====== Metin Bloğu

İkaz:
Namazı özürsüz olarak terk etmek, helâk edici büyük cürümdür.
İbni Hazm: "Ben şerîat kitaplarında Allah'a şirk cürümünden sonra, namazı terk etmenin, bir de haksız yere bir mü'mini öldürmenin günahından büyük günah görmedim" demiş.
El-Kâbânî "Takrir" adlı eserinde İbni Abdüsse-lâm'dan "Namazı kasten geçirmenin cehennem ateşinden başka kefareti yoktur”diye nakletmiş.
Tevbe eden bir Müslüman, kazâya kalan namazları vakit geçirmeden kılması vaciptir.
Ömer İbni Abdülaziz Rh.A. memur-larına yazdığı emirnâmesinde:
"Benim yanımda işlerin en ehemmiyetlisi namazdır. Kim onu muhâfaza ederse diğer ibâdetlerini daha iyi korur. Kim de zâyî ederse, diğer ibadetlerini daha çok ihmâl eder” dediler.
Bâzı ilim adamaları "Namazı terk etmek Hicrî üçüncü asırda başlamıştır", demişler...
İkaz:
Özürsüz olarak geçirdiği namazların kazasını acele etmek vâciptir. Bu kimsenin yemek, uyku gibi zarûrî şeyler dışında kalan vaktini kazâya sarf etmesi lâzımdır.
Kim kendisinde namaz sâkıt oldu diye bir hal iddiâ ederse, küfre girer...
Hanefî mezhebine göre: Hasta ayakta duramazsa, namazını oturarak kılar. Buna gücü yetmezse, başıyla îmâ eder -secdesini rükûdan fazlaca eğerek- namazını edâ eder.
Oturmaya gücü yetmezse sırtı üzerine yatar; ayaklarını kıbleye karşı uzatır (dizlerini diker ve altına yastık koyarak başını, kaldırır) ve rükû ile secde için îmâ eder.
Şâyet sağ ve sol yanı üzerine uzanarak ve yüzü kıbleye dönük halde îmâ ile kılarsa, bu da câizdir. Eğer buna da gücü yetmezse, gözü, kaşı ve kalbi ile îmâ etmeyip (iyileşince) kazâ eder.
Namazı kasten terk eden kimsenin cehennem halkından olduğunu haber veren âyet-i kerîmesinde Cenâb-ı Hak buyuruyor:
- "Sizi cehenneme sokan nedir?" Günahkârlar derler ki "Biz namaz kılanlardan değildik". (S. Müsdessir 42-43)

============

> [Görev 1]:
Namazla ilgili metne göre (a), (b) ve (c) ifadelerinin her birinin metinle uyuşup uyuşmadığını evet veya hayır ile belirtin ve karara esas olan metin ifadesini aynen alıntılayın.
(a) İbni Hazm, şirkten sonra namazı terk etmekten daha büyük bir günah görmediğini söylemiştir.
(b) Hanefî mezhebine göre hastanın gözü, kaşı ve kalbiyle îmâ ederek namaz kılması öngörülmüştür.
(c) Bazı ilim adamlarına göre namazı terk etmek Hicrî ikinci asırda başlamıştır.
> [Görev 2]: Namazla ilgili metne göre Ömer İbni Abdülaziz emirnâmesini kimlere yazmıştır?
> [Görev 3]: Namazla ilgili metinde adıyla anılan insanların tamamını sıralayın.
Veriler bu metinle hiçbir şekilde ilişkili değildir.

====== Veri Alıntıları

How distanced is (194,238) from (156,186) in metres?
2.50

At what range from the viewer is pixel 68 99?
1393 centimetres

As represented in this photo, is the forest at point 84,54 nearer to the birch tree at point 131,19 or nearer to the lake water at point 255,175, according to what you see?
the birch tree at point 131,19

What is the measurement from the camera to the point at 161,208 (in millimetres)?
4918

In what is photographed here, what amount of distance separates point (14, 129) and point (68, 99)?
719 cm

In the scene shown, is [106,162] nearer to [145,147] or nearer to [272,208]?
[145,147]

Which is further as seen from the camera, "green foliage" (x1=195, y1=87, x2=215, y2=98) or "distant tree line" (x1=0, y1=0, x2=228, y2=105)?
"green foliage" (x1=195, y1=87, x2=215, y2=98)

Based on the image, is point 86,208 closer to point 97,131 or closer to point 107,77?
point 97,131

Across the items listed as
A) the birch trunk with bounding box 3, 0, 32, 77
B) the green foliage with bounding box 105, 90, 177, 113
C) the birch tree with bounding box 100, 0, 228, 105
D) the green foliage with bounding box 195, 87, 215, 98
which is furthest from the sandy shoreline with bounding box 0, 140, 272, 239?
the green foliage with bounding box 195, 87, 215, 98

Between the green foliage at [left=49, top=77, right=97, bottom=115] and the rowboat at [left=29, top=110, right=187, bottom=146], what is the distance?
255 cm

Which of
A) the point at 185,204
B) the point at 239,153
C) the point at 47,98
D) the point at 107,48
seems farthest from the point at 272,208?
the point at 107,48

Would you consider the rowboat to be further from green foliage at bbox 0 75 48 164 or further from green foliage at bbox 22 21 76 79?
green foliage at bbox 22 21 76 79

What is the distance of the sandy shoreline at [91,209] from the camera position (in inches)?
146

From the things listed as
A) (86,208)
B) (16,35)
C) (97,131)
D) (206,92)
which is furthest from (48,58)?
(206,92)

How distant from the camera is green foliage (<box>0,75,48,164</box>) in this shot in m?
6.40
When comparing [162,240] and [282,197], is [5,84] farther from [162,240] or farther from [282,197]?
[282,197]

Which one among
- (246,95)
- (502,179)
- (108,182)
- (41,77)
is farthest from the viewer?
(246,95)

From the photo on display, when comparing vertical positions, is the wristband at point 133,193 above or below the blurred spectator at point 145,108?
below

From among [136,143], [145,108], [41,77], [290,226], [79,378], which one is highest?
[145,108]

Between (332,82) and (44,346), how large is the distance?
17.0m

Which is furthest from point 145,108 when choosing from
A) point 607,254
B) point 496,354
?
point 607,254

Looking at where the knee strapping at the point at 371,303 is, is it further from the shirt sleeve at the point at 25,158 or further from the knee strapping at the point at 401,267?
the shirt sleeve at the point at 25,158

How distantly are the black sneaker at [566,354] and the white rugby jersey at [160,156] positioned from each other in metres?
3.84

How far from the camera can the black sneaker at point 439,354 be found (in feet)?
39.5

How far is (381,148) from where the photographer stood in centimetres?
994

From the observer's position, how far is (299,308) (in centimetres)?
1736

============

> [Görev Yanıtı 1]:
(a) Evet: "Ben şerîat kitaplarında Allah'a şirk cürümünden sonra, namazı terk etmenin, bir de haksız yere bir mü'mini öldürmenin günahından büyük günah görmedim"
(b) Hayır: "Eğer buna da gücü yetmezse, gözü, kaşı ve kalbi ile îmâ etmeyip (iyileşince) kazâ eder."
(c) Hayır: "Namazı terk etmek Hicrî üçüncü asırda başlamıştır"

> [Görev Yanıtı 2]: Memurlarına.

> [Görev Yanıtı 3]: İbni Hazm, El-Kâbânî, İbni Abdüsselâm, Ömer İbni Abdülaziz